§ Exercise material

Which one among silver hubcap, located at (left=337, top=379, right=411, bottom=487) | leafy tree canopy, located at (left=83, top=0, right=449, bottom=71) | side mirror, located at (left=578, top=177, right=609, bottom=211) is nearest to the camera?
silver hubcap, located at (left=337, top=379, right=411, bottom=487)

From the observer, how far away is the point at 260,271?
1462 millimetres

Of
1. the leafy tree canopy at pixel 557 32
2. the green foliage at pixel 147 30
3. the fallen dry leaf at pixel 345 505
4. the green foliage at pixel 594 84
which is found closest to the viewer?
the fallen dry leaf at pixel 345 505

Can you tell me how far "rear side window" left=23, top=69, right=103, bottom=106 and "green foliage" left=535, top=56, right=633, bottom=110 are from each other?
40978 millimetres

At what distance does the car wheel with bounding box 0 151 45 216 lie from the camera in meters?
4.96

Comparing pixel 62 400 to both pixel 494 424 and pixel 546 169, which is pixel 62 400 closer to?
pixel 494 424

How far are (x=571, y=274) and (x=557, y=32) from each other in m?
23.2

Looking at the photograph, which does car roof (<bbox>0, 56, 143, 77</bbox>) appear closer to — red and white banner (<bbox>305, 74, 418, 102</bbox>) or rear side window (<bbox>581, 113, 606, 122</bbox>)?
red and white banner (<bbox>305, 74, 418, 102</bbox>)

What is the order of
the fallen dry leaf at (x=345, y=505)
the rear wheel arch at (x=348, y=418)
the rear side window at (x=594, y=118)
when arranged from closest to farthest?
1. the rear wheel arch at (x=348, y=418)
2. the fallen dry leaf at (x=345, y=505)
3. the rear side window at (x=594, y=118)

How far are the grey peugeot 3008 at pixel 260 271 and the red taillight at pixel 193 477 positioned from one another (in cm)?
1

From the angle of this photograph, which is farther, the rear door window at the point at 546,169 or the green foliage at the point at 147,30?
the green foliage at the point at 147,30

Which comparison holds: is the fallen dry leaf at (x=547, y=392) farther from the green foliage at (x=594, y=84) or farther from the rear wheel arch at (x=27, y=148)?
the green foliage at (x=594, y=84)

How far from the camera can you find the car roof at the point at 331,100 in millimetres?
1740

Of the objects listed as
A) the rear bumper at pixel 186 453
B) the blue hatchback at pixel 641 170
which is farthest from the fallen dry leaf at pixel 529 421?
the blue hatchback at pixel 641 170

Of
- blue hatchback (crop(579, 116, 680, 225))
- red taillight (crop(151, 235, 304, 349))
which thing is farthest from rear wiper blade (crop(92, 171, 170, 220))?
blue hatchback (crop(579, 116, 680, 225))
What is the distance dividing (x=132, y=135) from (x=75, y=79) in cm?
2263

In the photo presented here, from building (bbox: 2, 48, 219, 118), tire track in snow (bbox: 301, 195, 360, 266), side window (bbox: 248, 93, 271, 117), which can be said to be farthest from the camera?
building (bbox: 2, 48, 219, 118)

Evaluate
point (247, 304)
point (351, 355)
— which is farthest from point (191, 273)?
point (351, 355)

§ Problem description
Repeat the material in full, exactly as it stands.

§ Answer for the task
Which one among silver hubcap, located at (left=337, top=379, right=411, bottom=487) | leafy tree canopy, located at (left=83, top=0, right=449, bottom=71) | side mirror, located at (left=578, top=177, right=609, bottom=211) is nearest to the camera?
silver hubcap, located at (left=337, top=379, right=411, bottom=487)

From the observer, how far away is the point at 260,271?
1462 millimetres

Of
1. the leafy tree canopy at pixel 557 32
2. the green foliage at pixel 147 30
3. the fallen dry leaf at pixel 345 505
4. the green foliage at pixel 594 84
which is found closest to the viewer?
the fallen dry leaf at pixel 345 505

Can you tell me how far "rear side window" left=23, top=69, right=103, bottom=106 and "green foliage" left=535, top=56, right=633, bottom=110 are from each other?
40978 millimetres

At what distance does the car wheel with bounding box 0 151 45 216 lie from the camera in meters?
4.96

Comparing pixel 62 400 to both pixel 494 424 and pixel 546 169, which is pixel 62 400 closer to?
pixel 494 424

How far are (x=571, y=274) and (x=557, y=32) from each other in m?
23.2

Looking at the photograph, which does car roof (<bbox>0, 56, 143, 77</bbox>) appear closer to — red and white banner (<bbox>305, 74, 418, 102</bbox>) or rear side window (<bbox>581, 113, 606, 122</bbox>)?
red and white banner (<bbox>305, 74, 418, 102</bbox>)

What is the order of
the fallen dry leaf at (x=345, y=505)
the rear wheel arch at (x=348, y=418)
the rear side window at (x=594, y=118)
when arranged from closest to farthest?
1. the rear wheel arch at (x=348, y=418)
2. the fallen dry leaf at (x=345, y=505)
3. the rear side window at (x=594, y=118)

How far are the grey peugeot 3008 at pixel 260 271 and the red taillight at pixel 193 477 positioned from one another (in cm)?
1

From the angle of this photograph, which is farther, the rear door window at the point at 546,169 or the green foliage at the point at 147,30?
the green foliage at the point at 147,30

Which comparison holds: is the fallen dry leaf at (x=547, y=392) farther from the green foliage at (x=594, y=84) or farther from the rear wheel arch at (x=27, y=148)?
the green foliage at (x=594, y=84)

How far from the camera can you find the car roof at the point at 331,100 in millimetres?
1740

Of the objects listed as
A) the rear bumper at pixel 186 453
B) the blue hatchback at pixel 641 170
which is farthest from the fallen dry leaf at pixel 529 421?
the blue hatchback at pixel 641 170

Of
- blue hatchback (crop(579, 116, 680, 225))
- red taillight (crop(151, 235, 304, 349))
which thing is farthest from rear wiper blade (crop(92, 171, 170, 220))?
blue hatchback (crop(579, 116, 680, 225))
What is the distance dividing (x=132, y=135) from (x=75, y=79) in cm?
2263

In the photo presented here, from building (bbox: 2, 48, 219, 118), tire track in snow (bbox: 301, 195, 360, 266), side window (bbox: 248, 93, 271, 117), which can be said to be farthest from the camera?
building (bbox: 2, 48, 219, 118)

Evaluate
point (247, 304)
point (351, 355)
— which is farthest from point (191, 273)?
point (351, 355)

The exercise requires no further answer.